Asymmetrische Haltungsmuster bei Säuglingen und Kleinkindern

Erkennen, verstehen und therapieren

kleinGRUPPE - maximal 10 TeilnehmerInnen!
 

In der Pädiatrie ist die Diagnose Asymmetrie ein häufiger Überweisungsgrund zur Physiotherapie. Sehr unterschiedliche Ursachen sind dafür verantwortlich. Der genaue physiotherapeutische Befund hilft, das individuelle Problem zu finden. Das Verständnis für den Entstehungsmechanismus ist für eine gezielte Therapie unbedingt erforderlich.

Die große Zahl an Kindern mit Haltungsschäden veranlasst uns, die Asymmetrien schon im Säuglingsalter entsprechend zu behandeln.

 

Inhalt:

  • Grundlagen der motorischen Entwicklung
  • Wann ist ein asymmetrisches Haltungsmuster pathologisch?

**ZU BEARBEITENDE AUFGABEN**
1. Welche Tätigkeiten nennt die Kursbeschreibung in der Zeile direkt unter ihrem Titel? Zähl alle auf.
2. Schreib die Kursbeschreibung zu Asymmetrien bei Säuglingen nach dem letzten Punkt der Inhaltsliste weiter.

**Auszüge aus einem Datensatz**
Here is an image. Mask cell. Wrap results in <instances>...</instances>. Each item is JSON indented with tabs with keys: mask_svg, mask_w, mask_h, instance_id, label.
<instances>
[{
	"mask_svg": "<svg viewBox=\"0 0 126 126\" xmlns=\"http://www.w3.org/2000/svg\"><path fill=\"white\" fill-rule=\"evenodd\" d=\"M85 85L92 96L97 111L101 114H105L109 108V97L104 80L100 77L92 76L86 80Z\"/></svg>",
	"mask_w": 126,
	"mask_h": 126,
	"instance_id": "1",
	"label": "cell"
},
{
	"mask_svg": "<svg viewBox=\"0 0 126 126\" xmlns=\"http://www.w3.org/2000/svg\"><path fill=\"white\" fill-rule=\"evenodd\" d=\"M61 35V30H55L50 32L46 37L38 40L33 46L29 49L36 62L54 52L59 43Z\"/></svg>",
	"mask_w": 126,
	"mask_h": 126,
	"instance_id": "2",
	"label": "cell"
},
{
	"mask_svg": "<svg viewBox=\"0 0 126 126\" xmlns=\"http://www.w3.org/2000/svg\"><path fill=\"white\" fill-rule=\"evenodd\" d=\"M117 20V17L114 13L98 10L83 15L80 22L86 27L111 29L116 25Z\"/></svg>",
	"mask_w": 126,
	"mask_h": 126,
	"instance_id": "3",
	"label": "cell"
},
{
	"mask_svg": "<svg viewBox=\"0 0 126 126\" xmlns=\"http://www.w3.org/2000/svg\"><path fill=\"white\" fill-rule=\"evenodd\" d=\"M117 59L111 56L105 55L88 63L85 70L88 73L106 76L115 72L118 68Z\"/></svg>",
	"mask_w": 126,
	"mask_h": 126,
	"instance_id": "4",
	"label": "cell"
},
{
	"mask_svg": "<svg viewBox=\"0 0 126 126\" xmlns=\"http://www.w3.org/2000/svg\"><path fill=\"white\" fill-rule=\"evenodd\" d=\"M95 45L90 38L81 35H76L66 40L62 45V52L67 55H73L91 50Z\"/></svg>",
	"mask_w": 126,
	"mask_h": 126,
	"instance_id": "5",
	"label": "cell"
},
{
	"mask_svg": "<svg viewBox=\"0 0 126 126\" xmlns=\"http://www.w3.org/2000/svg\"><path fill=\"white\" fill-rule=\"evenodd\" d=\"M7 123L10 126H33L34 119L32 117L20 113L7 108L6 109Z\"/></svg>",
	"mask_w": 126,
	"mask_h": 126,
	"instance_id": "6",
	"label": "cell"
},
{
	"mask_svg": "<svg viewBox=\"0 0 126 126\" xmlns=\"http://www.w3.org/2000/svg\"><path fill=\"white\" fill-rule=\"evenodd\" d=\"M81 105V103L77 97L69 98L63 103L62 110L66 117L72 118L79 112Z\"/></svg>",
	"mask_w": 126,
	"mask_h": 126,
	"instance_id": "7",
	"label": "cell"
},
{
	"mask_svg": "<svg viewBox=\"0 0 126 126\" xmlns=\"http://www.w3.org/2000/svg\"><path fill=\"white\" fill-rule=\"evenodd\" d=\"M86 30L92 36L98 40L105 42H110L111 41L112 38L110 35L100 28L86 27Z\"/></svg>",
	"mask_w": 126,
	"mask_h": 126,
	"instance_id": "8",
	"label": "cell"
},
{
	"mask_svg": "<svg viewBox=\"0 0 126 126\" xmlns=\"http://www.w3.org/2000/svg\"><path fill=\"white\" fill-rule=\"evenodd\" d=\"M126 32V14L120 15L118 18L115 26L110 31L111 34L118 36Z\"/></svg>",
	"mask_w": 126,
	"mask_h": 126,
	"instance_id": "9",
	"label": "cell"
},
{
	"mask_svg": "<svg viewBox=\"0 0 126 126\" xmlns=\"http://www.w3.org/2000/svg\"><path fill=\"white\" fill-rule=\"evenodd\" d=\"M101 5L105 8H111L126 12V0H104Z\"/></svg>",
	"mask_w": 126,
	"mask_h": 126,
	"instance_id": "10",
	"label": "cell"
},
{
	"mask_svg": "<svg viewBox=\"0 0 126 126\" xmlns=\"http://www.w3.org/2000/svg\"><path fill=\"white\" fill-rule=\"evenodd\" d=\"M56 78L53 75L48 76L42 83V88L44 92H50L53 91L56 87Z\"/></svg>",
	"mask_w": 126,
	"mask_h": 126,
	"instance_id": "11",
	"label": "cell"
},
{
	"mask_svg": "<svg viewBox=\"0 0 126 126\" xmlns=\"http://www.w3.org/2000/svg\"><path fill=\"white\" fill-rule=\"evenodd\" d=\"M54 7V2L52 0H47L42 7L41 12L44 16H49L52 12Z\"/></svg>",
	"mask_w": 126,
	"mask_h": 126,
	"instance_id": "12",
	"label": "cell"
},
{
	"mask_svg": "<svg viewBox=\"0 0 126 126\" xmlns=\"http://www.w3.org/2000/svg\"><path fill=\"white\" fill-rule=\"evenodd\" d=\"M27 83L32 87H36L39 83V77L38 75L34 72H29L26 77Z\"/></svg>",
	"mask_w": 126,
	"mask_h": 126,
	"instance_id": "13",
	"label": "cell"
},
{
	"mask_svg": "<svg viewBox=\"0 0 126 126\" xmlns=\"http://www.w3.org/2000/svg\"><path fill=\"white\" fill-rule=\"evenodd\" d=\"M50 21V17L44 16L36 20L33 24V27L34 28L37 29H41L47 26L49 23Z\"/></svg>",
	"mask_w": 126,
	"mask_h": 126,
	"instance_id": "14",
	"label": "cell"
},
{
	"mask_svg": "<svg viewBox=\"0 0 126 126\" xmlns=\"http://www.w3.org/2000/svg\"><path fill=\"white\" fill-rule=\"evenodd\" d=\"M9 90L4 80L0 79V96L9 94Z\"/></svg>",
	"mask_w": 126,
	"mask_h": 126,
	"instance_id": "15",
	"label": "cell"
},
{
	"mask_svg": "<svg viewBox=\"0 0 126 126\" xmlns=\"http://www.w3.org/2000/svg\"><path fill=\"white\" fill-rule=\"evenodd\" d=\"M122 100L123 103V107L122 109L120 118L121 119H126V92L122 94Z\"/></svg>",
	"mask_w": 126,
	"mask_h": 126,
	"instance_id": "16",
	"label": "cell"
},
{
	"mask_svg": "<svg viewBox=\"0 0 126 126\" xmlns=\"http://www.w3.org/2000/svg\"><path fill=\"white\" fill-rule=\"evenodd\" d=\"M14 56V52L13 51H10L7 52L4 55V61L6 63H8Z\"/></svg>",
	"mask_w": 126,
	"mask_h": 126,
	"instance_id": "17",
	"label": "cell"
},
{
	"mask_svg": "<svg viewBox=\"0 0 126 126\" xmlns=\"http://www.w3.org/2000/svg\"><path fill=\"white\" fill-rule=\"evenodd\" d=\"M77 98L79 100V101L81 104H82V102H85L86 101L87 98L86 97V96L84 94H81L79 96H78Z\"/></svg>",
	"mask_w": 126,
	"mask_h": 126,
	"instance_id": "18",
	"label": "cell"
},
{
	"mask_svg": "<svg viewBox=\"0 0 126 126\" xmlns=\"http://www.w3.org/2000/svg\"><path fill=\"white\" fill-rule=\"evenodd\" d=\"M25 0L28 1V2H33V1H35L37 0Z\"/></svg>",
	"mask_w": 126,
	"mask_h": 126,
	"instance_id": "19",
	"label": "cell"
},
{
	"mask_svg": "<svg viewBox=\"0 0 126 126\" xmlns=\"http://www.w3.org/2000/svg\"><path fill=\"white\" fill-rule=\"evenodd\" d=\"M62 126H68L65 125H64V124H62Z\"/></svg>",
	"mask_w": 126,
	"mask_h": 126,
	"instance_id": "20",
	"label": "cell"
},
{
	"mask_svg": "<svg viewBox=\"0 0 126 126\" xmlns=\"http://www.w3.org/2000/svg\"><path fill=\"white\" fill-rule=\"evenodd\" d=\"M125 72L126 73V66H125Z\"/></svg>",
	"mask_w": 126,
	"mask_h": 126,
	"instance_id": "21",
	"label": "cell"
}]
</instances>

**GELÖSTE AUFGABEN**
1. Erkennen, verstehen und therapieren

2.
  • Vorstellung verschiedener asymmetrischer Haltungsmuster
  • Besprechung von Theorie, Befund und Therapieansätzen

 

Ziel:

Nach dem Seminar können die TeilnehmerInnen asymmetrische Haltungsmuster erkennen und verstehen. Geeignete Therapieansätze werden gemeinsam erarbeitet.

 

Methode:

  • Theorievorträge und Präsentationen
  • praktische Übungseinheiten
  • Foto- und Videostudien

 

Für KollegInnen mit geringerer Berufserfahrung empfiehlt es sich, vor diesem Seminar die Weiterbildung "Befunderstellung bei Kindern" zu besuchen.